→ Supplied material:
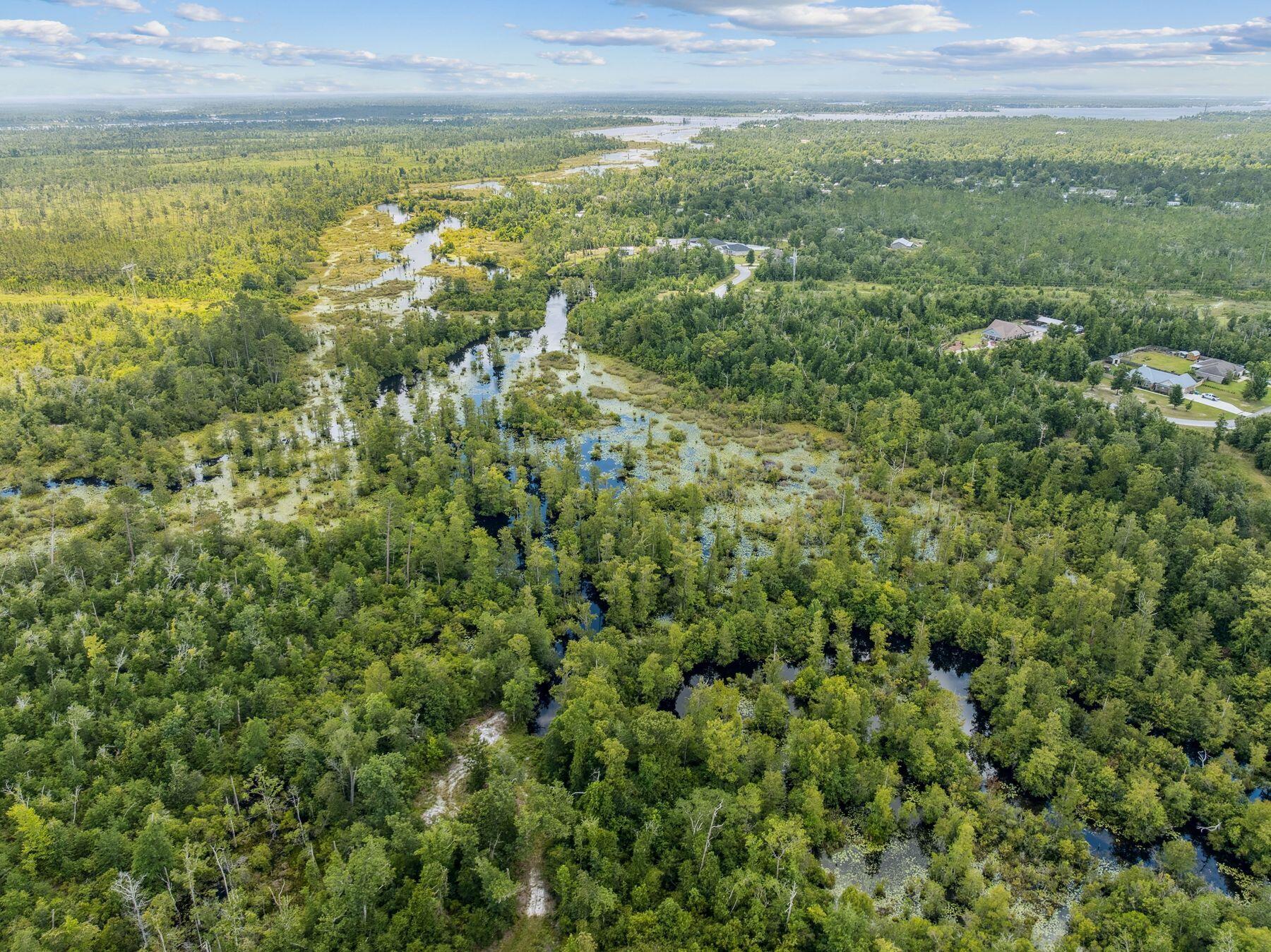 CEDAR CREEK CHASE - Land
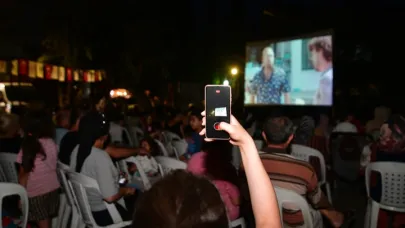 Bornova’da Yaz Akşamlarına Sinema Keyfi
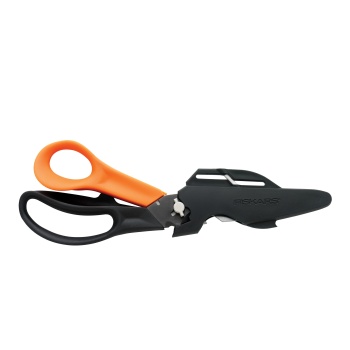 fiskars_mitmeotstarbelisedkäärid.jpg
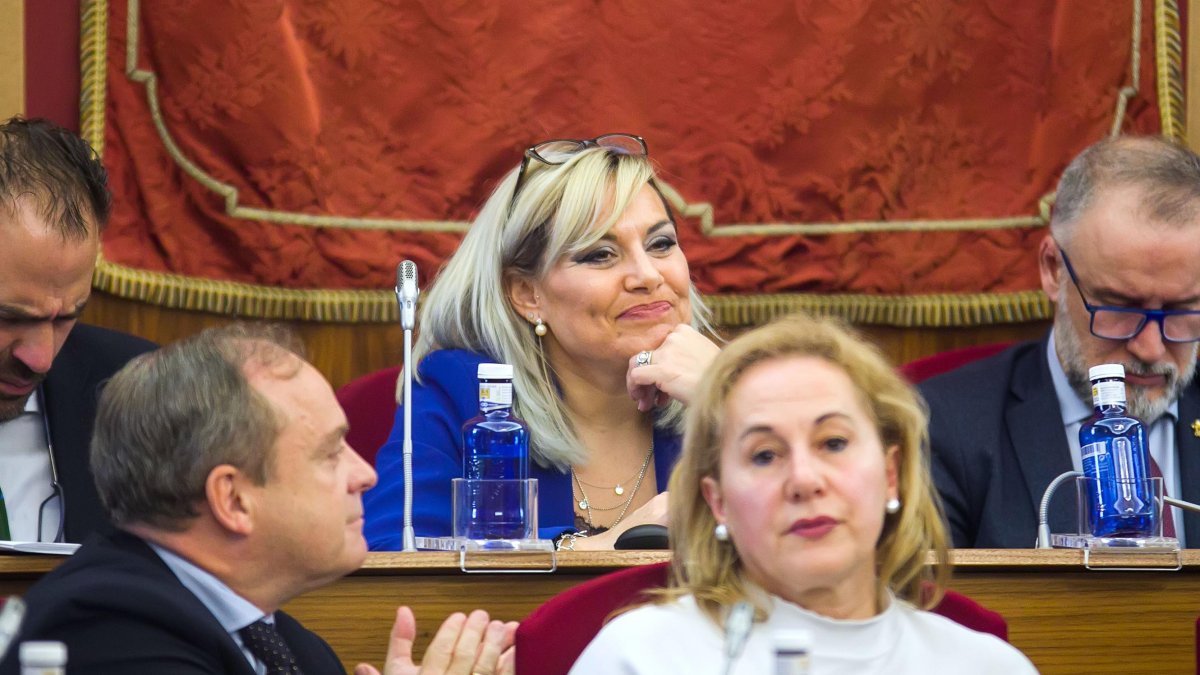 Mila del Campo, nueva concejala del PP, durante su primer pleno municipal.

→ Exercise details:
Repeat the listing exactly, pictures excluded.

→ Answer box:
 CEDAR CREEK CHASE - Land
 Bornova’da Yaz Akşamlarına Sinema Keyfi
 fiskars_mitmeotstarbelisedkäärid.jpg
 Mila del Campo, nueva concejala del PP, durante su primer pleno municipal.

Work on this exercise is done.